The authors’ novel method effectively manages and processes the massive datasets produced by tomographic phase microscopy, a popular tool for single-cell research. This approach can provide 3D images of living cells and tissues quickly and without causing damage to the sample, making it a useful tool for investigating cellular dynamics such as division, migration, and differentiation.

A fundamental issue in tomographic phase microscopy nowadays is successfully processing huge amounts of 3D data to accomplish a quick and precise cellular diagnosis. The new technique has a data compression ratio of 22.9. This suggests that big-data single-cell tomograms can be compressed while saving over 95% of the space while losing less than 1% of the information.

The strategy functions effectively on a variety of experimental data, including spherical and non-spherical cells. In fact, it can process any volumetric image quickly.

A lab-on-a-chip tomographic imaging flow cytometry system—a technology that uses lasers to assess numerous features of individual cells as they travel through a fluid-filled channel—will be available in the future. To do this, a microfluidic module capable of regulating the locations and rotation of flowing cells using advanced cell manipulation solutions like multicore fiber will be required.

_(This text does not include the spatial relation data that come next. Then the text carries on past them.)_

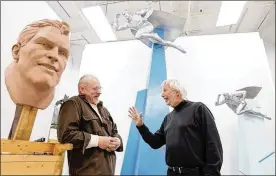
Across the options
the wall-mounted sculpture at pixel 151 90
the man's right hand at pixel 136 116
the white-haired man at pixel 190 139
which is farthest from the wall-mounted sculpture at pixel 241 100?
the man's right hand at pixel 136 116

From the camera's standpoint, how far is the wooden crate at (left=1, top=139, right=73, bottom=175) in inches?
30.1

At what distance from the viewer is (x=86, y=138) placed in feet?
3.42

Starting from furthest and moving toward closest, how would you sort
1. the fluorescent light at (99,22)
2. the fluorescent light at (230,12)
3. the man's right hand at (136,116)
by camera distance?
the fluorescent light at (99,22) < the fluorescent light at (230,12) < the man's right hand at (136,116)

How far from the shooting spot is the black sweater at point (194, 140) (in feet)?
4.41

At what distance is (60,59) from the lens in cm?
116

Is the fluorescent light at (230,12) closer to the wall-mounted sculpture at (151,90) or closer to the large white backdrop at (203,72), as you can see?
the large white backdrop at (203,72)

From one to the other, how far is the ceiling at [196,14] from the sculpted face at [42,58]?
2780mm

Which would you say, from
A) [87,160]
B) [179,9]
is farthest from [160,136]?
[179,9]

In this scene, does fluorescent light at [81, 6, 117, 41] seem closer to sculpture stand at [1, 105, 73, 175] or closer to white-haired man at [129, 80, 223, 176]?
white-haired man at [129, 80, 223, 176]

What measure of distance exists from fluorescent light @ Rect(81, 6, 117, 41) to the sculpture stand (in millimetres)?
2856

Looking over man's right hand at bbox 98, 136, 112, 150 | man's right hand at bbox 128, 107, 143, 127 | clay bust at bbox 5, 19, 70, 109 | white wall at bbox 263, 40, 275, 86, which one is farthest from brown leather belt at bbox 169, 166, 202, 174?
white wall at bbox 263, 40, 275, 86

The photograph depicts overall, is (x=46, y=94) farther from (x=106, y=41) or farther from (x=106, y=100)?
(x=106, y=41)

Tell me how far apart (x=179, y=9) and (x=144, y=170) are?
286 centimetres

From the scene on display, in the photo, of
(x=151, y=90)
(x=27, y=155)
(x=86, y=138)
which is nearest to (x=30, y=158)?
(x=27, y=155)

From a computational standpoint, the results presented here pave the way for an efficient methodology for storing, manipulating, and processing volumetric pictures, particularly for lab-on-chip systems that require a minimal memory footprint. The findings presented here will pave the way for future advances in computational microscopy for single-cell phase-contrast tomography.

The novel method is based on the Zernike polynomial’s 3D extension. The 3D Zernike representation is a method of describing an object’s shape in three dimensions. It is based on a mathematical notion known as spherical harmonics and excels at characterizing objects with roughly spherical shapes. Because cells in nature are frequently shaped like spheres, the 3D Zernike representation can be a powerful tool for analyzing them.

The investigations showed that using 3D Zernike polynomials, the 3D refractive index distribution of a cell may be easily represented in one dimension. They rebuilt a tomographic cell phantom and compared its performance to the most commonly used volumetric image compression strategies. After that, the approach was validated using real-world single-cell tomography data.